Posted by Abeiku Ebo on

Feature News: Towering Statue of Confederate Gen. Robert E. Lee in Richmond Can Be Removed

A Virginia judge ruled Tuesday that a statue of Confederate Gen. Robert E. Lee along Monument Avenue can be removed under the governor’s order. In June, Virginia Governor Ralph Northam announced plans to remove the statue of the general amid protests for racial justice in the U.S. in the wake of George Floyd’s killing.

At the time, monuments connected to slavery and colonialism became the target of Black Lives Matter protesters across the world. Statues on Richmond’s Monument Avenue were toppled by protesters or removed by the city. To date, the towering statue of Lee remains the only one standing following an injunction that had blocked it from being removed for months.

The plaintiffs argued in court last week that Northam does not have the authority to remove the statue because “it would violate restrictive covenants in deeds that transferred the statue, its pedestal and the land they sit on to the state,” NBC 12 reported.

But Circuit Judge W. Reilly Marchant ruled Tuesday that Northam can remove the statue though he cannot take that action immediately. The 130-year-old statue will remain in place until after the resolution of an appeal. The judge also ruled that keeping the monument in its current location “would be contrary to public policy” established this year by the Virginia General Assembly that would allow the removal of Confederate memorials.

“We are one step closer to a more equitable and honest Virginia,” Northam tweeted after the ruling.

Attorney General Mark Herring called the ruling a huge win.

“We WON the Lee statue case after a judge found that it was raised against a backdrop of white supremacy and that it is against public policy to keep it up,” Herring tweeted.

He said the ruling “will send a very strong message about how Virginia today values equality, values inclusiveness that we recognize that this statue was a relic to a white supremacist past that does not reflect who we are as a Commonwealth.”

In 1890, the statue of Lee on horseback, which is 21 feet high on a pedestal almost twice as tall, was erected in the former capital city of the Confederacy.

The Confederate states, also known as the Confederacy, were 11 states in the United States of America that seceded from the Union after the election of President Abraham Lincoln. They existed between 1861 and 1865 but were never officially recognized.

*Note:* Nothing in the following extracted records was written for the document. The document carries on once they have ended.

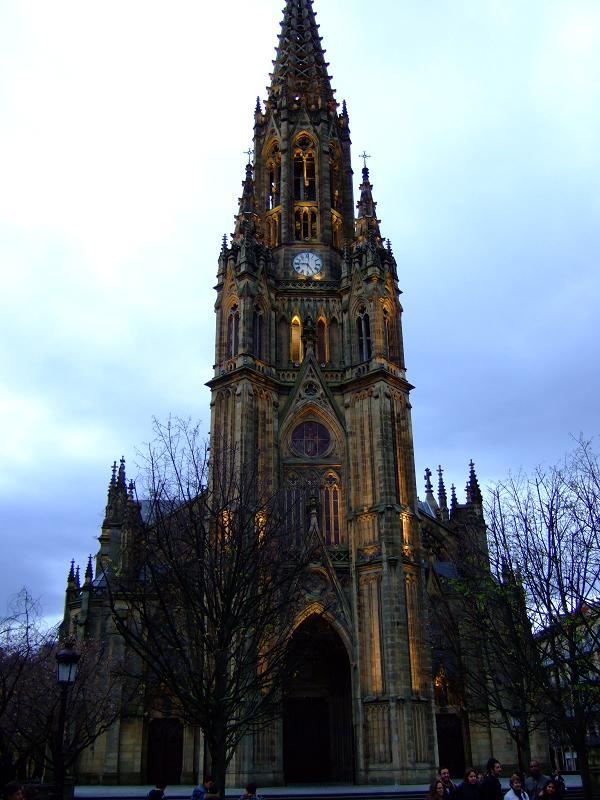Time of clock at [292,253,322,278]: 4:45
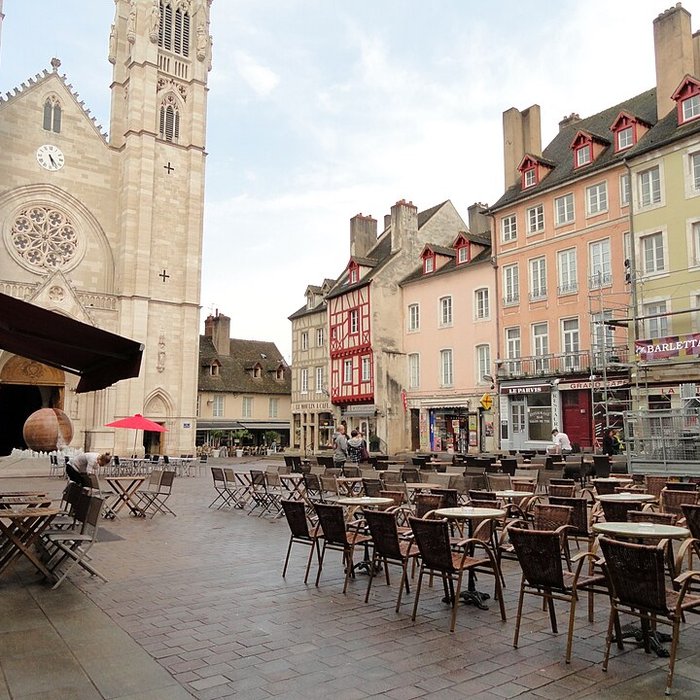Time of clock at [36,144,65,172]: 5:23
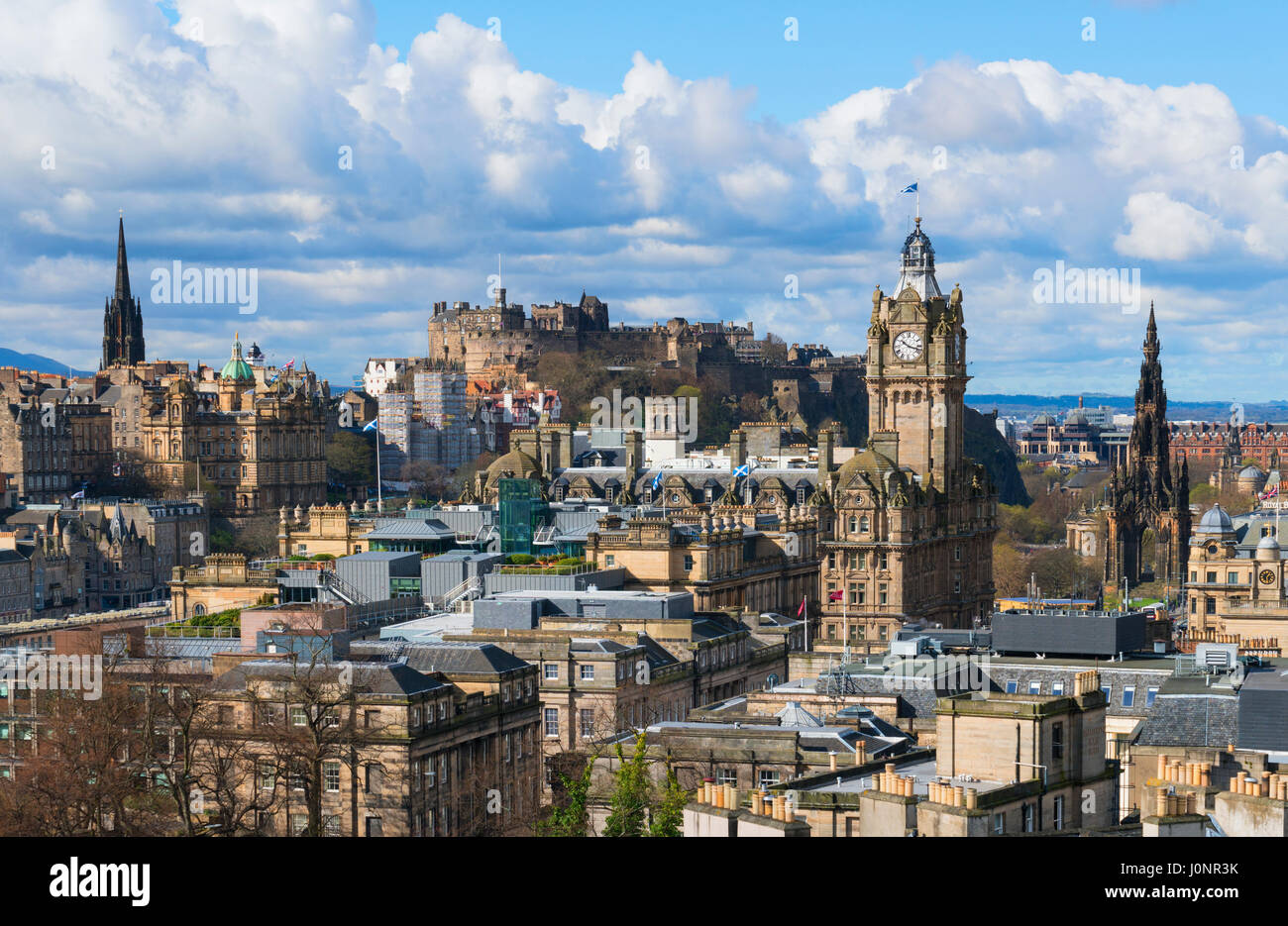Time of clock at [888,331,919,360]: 10:17
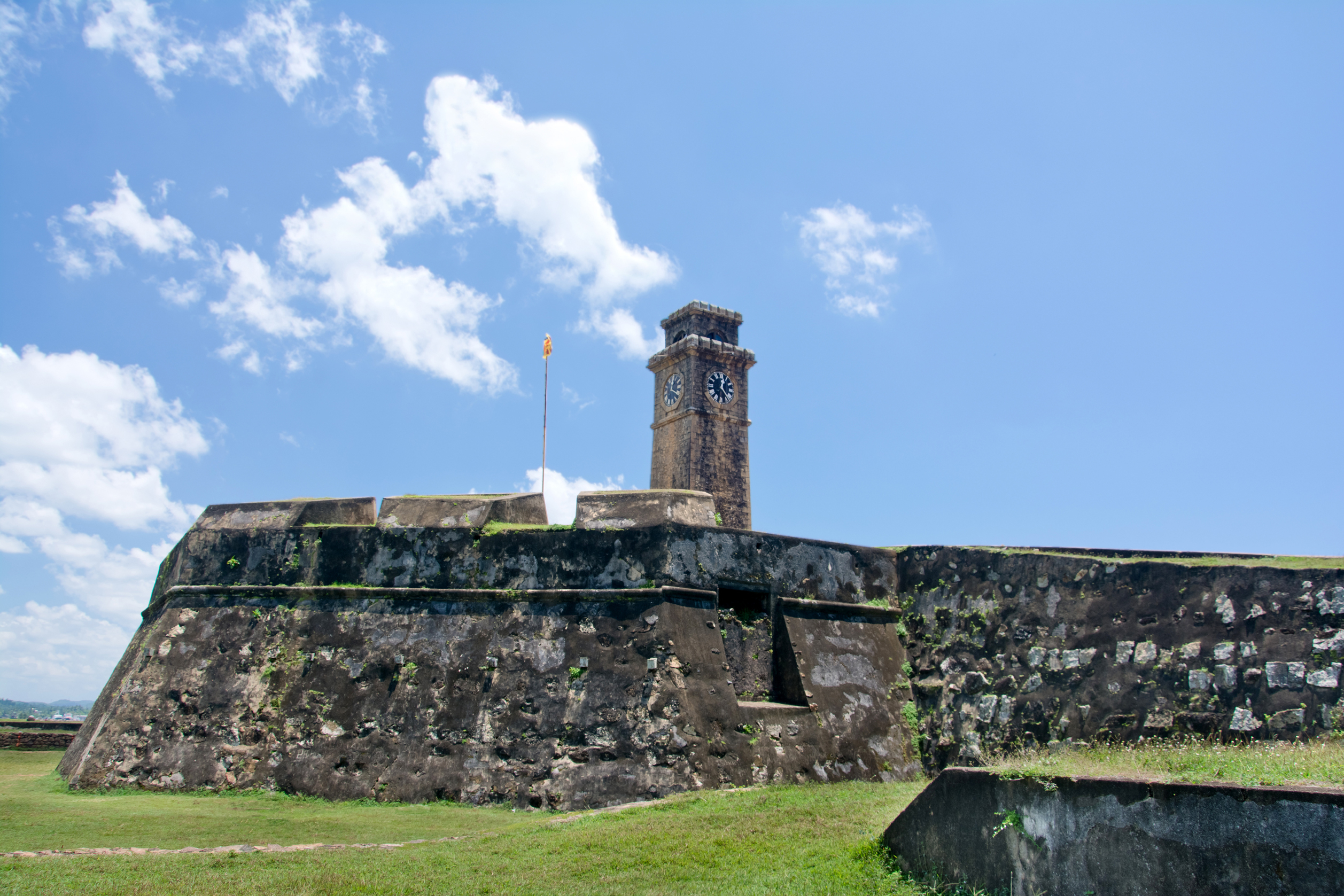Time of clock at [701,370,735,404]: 12:23
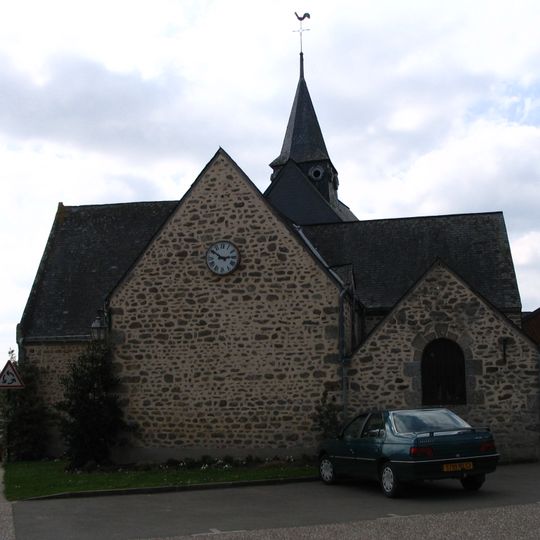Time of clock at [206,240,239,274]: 2:50
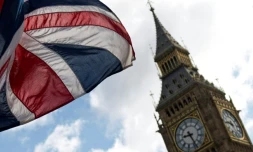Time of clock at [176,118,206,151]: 8:24
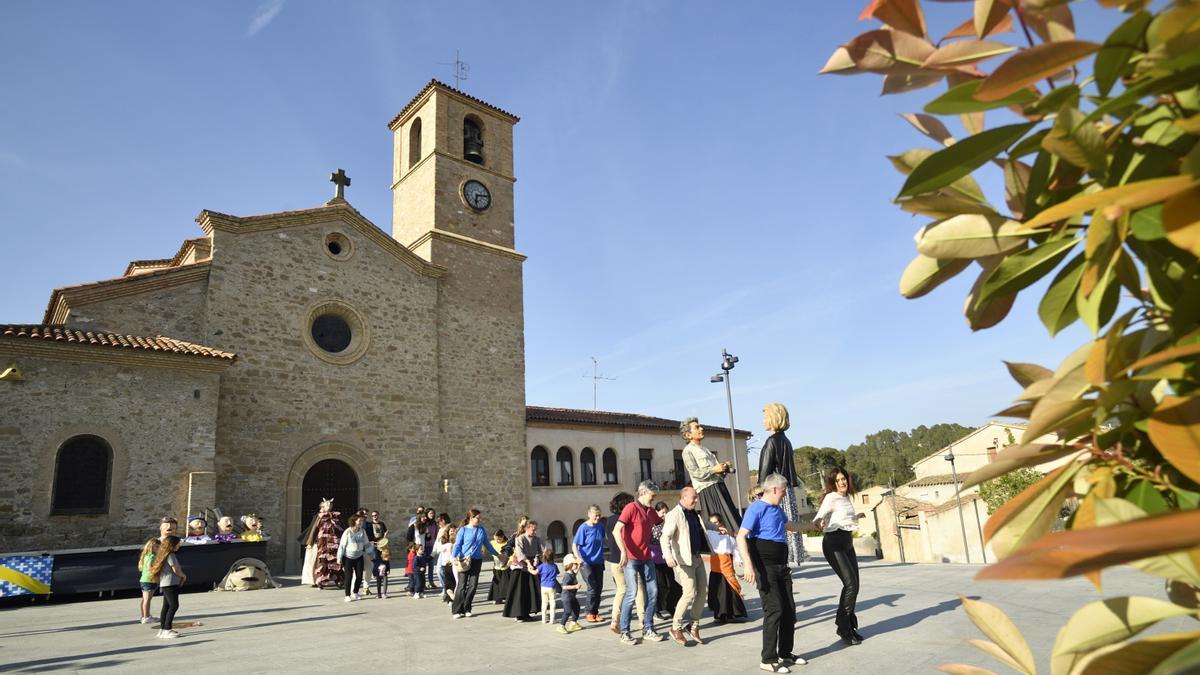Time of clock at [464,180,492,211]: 6:14
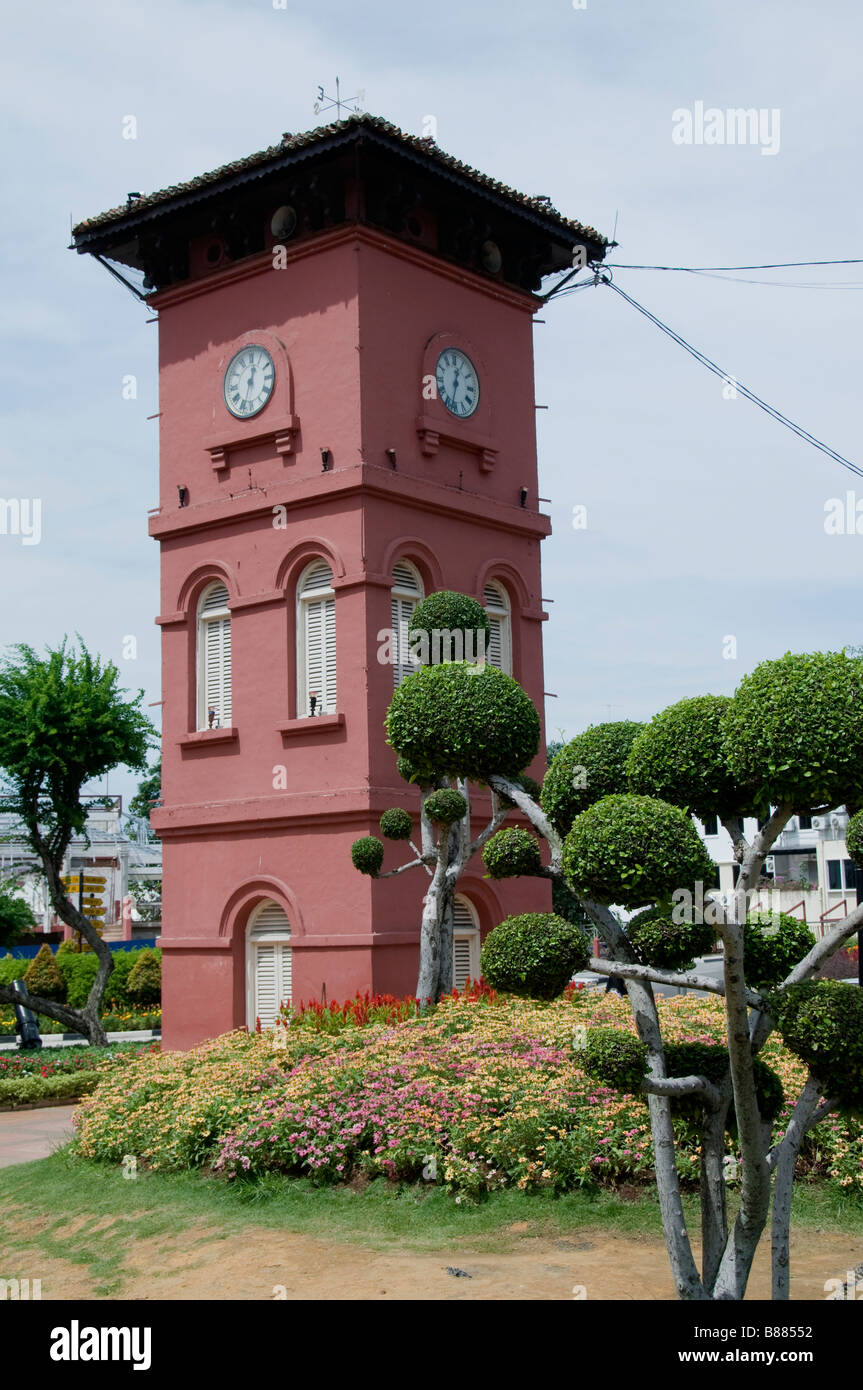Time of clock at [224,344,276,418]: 12:33
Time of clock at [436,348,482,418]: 12:32
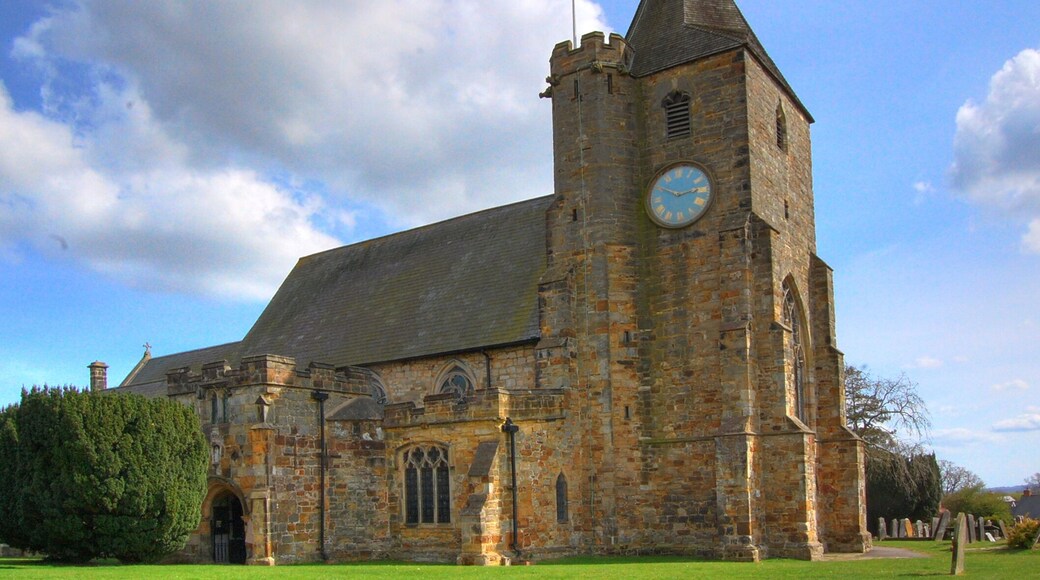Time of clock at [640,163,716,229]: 2:50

These states formed the Confederacy as a way of maintaining slavery as a way of life — something the election of Lincoln threatened. In 2015, following the Charleston church shooting, a number of states removed statues dedicated to the Confederacy, as they believed that these statues glorified white supremacy and a government that thrived on the perpetuation of slavery.

In recent years, there have been renewed efforts to remove Confederate tributes due to the above reasons but those against the idea believe that Confederate statues like Lee should be made to stay to educate future generations of the evils of the past.